Elle ferma les yeux un moment, cherchant manifestement à réprimer son angoisse.
— Tu en es sûr ? insista-t-elle.
— Absolument. Et Helen, Maddie et les autres le sont autant que moi. Karen, on ne se lance pas là-dedans à la légère. Et on a tous intérêt à ce que l’entreprise réussisse.
— Mais tu risques bien plus que les autres. Eux, ils ont des entreprises qui marchent bien et ils ont probablement assez d’économies pour retomber sur leurs pieds en cas de problème. Alors que nous, on n’a presque rien, on débute tout juste dans la vie. Et notre bébé, qu’est-ce qu’il devient dans tout ça ? demanda-t-elle en le fixant au fond des yeux. Combien de temps tu comptes ajourner ce projet ? Ou bien est-ce que ce n’est même plus un projet ?
— Ne dis pas n’importe quoi. Bien sûr que je veux un enfant avec toi. Plus que tout au monde, et tu le sais, se récria-t-il avec sincérité.
— Plus que la salle ? rétorqua-t-elle en le défiant du regard.
— Est-ce qu’il faut forcément choisir ?
— Dans ces conditions, certainement.
— Ecoute, si tu étais enceinte demain, le bébé n’arriverait pas avant neuf mois.

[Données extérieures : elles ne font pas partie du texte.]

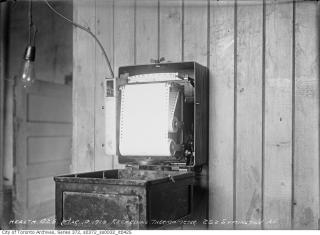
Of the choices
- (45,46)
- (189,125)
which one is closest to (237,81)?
(189,125)

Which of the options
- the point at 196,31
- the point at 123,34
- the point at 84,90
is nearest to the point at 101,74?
the point at 84,90

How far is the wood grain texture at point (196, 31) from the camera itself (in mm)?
2344

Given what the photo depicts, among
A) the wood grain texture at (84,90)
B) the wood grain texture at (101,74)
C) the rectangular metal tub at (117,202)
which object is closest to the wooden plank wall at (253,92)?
the wood grain texture at (101,74)

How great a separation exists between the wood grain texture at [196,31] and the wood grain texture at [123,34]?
1.04ft

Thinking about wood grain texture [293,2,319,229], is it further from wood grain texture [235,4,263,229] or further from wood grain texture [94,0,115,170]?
wood grain texture [94,0,115,170]

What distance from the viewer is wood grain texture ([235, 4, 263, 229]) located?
2.20m

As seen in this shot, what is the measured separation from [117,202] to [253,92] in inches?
35.5

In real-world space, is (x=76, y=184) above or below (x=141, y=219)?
above

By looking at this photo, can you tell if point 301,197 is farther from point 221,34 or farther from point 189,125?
point 221,34

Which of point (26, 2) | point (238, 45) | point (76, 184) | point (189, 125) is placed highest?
point (26, 2)

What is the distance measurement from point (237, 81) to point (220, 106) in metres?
0.15

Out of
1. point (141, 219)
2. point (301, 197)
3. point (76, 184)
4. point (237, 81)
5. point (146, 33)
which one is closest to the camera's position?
point (141, 219)

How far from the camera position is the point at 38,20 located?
14.9 feet

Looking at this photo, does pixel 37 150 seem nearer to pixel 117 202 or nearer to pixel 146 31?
pixel 146 31
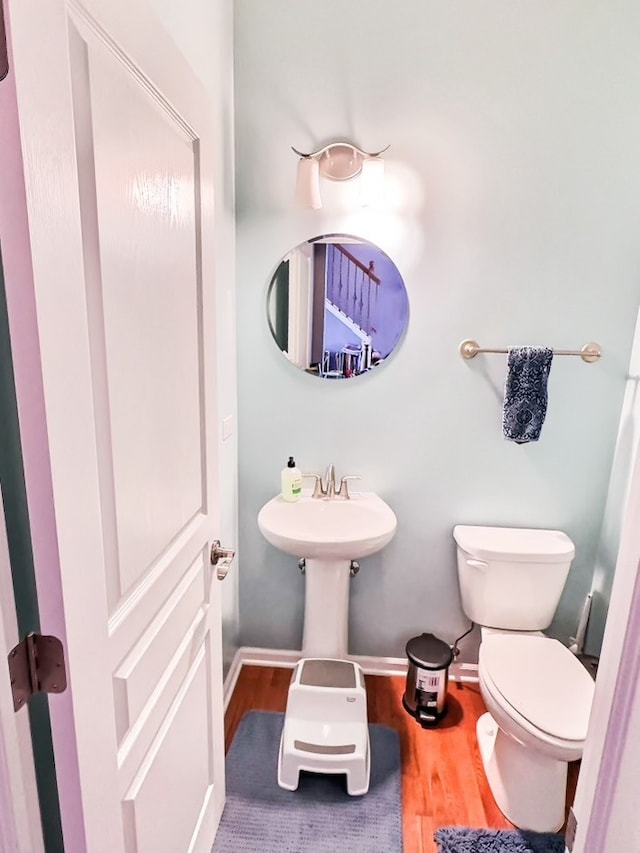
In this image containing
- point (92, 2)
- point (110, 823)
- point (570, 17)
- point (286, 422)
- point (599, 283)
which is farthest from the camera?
point (286, 422)

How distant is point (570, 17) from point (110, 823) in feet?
8.10

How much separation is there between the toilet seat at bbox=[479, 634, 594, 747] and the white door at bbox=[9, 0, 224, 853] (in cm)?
90

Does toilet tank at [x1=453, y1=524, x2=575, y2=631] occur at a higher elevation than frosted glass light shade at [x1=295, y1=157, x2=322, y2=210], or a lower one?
lower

— Mais tu te rends compte de ta naïveté ? répliqua-t-elle sur un ton las. Il y a les visites prénatales, les vitamines pour la grossesse et une foule de dépenses à couvrir. Et si ça ne se passait pas au mieux et que je sois obligée de rester alitée, tu y as pensé ?
— Ça n’est arrivé pour aucun de tes enfants, lui remémora-t-il, résolu, coûte que coûte, à rester lucide face à son angoisse grandissante.

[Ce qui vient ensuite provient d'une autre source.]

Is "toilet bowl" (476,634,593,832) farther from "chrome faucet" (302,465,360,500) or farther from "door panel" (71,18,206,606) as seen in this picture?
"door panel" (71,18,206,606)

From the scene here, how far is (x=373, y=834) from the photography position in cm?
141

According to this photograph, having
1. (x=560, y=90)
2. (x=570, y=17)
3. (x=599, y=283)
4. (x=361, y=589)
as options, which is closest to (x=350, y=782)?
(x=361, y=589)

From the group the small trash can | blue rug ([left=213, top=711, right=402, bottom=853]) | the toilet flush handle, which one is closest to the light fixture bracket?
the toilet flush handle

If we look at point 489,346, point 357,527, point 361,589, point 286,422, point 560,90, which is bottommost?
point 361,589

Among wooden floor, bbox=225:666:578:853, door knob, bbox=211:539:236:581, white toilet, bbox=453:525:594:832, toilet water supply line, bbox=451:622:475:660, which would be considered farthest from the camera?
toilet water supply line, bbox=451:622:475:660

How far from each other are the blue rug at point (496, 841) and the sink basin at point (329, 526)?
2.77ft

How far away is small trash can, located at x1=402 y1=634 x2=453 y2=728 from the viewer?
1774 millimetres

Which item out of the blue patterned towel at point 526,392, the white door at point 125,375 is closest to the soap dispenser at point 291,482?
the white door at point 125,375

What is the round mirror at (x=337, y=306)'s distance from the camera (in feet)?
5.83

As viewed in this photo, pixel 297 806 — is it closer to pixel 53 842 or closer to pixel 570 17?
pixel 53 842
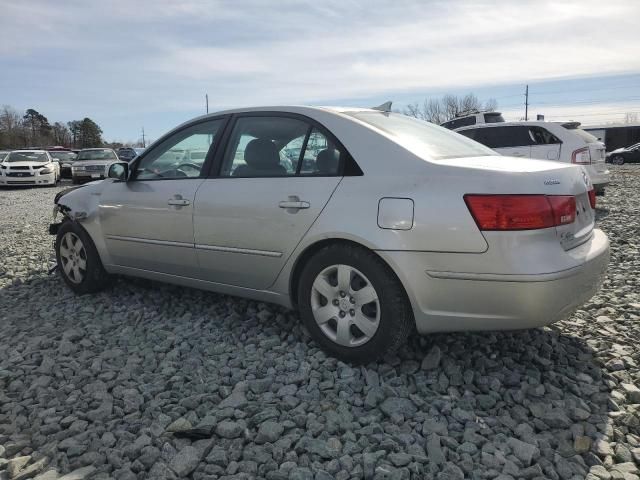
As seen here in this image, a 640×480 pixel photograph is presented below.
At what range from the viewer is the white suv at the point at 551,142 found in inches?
364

— A l’époque, j’étais plus jeune, et tout le monde sait que les risques augmentent avec l’âge, répliqua-t-elle sombrement. Eliott, qu’est-ce qu’il se passera en cas de pépin ? Sans mon salaire, on ne s’en sortira pas, surtout si toutes nos économies sont bloquées dans l’affaire.
— Je comprends, soupira-t-il. Mais je t’ai déjà dit que nos revenus vont augmenter. N’oublie pas que j’aurai une plus grande clientèle privée.

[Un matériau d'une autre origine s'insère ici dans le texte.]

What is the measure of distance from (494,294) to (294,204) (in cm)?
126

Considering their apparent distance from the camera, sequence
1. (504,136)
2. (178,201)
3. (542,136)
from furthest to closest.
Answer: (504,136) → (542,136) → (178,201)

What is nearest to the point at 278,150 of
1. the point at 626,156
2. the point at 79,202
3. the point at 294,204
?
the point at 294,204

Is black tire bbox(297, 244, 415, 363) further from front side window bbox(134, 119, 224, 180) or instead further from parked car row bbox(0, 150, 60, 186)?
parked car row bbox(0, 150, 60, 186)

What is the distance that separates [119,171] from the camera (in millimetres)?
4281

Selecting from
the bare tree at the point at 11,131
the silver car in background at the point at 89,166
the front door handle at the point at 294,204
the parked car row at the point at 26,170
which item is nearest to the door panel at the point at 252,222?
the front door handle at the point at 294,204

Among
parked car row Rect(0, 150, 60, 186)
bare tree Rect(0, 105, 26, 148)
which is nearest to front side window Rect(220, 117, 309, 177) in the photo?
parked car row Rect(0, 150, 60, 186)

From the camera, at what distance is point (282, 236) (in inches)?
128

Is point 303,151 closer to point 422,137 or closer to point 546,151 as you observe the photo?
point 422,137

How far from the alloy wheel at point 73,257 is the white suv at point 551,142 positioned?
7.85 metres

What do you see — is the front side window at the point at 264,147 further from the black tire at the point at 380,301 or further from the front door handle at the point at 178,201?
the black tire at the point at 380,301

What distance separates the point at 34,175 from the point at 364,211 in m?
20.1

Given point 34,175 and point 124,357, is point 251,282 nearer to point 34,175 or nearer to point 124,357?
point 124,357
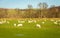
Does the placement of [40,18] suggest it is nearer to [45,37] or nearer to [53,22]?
[53,22]

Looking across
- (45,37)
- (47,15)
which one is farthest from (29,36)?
(47,15)

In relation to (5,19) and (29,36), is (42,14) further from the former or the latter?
(29,36)

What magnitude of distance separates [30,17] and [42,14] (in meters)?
0.47

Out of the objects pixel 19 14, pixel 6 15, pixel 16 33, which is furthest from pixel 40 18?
pixel 16 33

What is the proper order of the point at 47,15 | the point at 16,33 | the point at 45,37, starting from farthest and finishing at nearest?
the point at 47,15
the point at 16,33
the point at 45,37

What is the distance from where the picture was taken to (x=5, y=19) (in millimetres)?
6488

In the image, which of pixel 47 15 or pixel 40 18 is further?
pixel 40 18

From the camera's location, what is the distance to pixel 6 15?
6496 millimetres

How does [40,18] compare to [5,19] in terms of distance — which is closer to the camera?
[5,19]

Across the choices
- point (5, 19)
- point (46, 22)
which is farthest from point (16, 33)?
point (46, 22)

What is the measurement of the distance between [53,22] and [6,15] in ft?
5.55

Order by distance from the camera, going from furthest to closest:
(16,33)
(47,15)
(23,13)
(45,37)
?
1. (23,13)
2. (47,15)
3. (16,33)
4. (45,37)

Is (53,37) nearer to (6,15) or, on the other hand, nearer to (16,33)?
(16,33)

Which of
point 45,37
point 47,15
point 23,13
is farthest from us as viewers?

Cependant, il avait omis de lui expliquer qu’une part de cet argent était destinée à rembourser ses partenaires de l’investissement qu’ils assumeraient à sa place.
Comme Karen restait silencieuse, il en déduisit que quelque chose d’autre la tracassait.
— Quoi ? demanda-t-il. Parle. On est censés jouer cartes sur table, non ?
— Tu m’as dit que tu abandonnais l’idée de prendre une hypothèque sur la maison…
— Oui, j’y ai renoncé. Je sais à quel point ça te faisait peur.
— Alors, comment est-ce que tu comptes trouver le supplément d’argent ? Tu vas l’emprunter à nos amis ?
— Je n’ai rien demandé, c’est eux qui l’ont proposé, répliqua-t-il sur la défensive. Ils m’ont aussi offert une grande flexibilité dans les remboursements.
— Est-ce que ce sera écrit noir sur blanc sur un document légal ?
— Bien sûr.
— Et si tu ne peux pas payer ?
— Le calendrier des remboursements sera flexible, répéta-t-il, puisqu’elle semblait ne pas avoir écouté.
— Ray aussi était toujours persuadé que les choses seraient d’une simplicité enfantine, rétorqua-t-elle amèrement.
— Merci pour la comparaison ! protesta-t-il, vexé.
— Eliott, je comprends que ce projet t’enthousiasme, mais tu ne peux pas nier que j’ai raison, soupira-t-elle avec lassitude.
Il s’en voulait de raviver chez elle des souvenirs aussi douloureux, mais, en même temps, il ne pouvait laisser passer cette chance d’offrir à sa famille la vie dont il rêvait. Il devait saisir cette opportunité et le faire selon ses termes à lui.
— C’est la meilleure option et ça va marcher, affirma-t-il. Tu dois me faire confiance. Je ne te laisserai pas tomber.
— Je sais que tu ne le ferais pas exprès, murmura-t-elle en levant vers lui des yeux brillant de larmes.
— Querida, jamais je ne ferais ça, jamais ! affirma-t-il, résolu à tenir sa promesse à tout prix.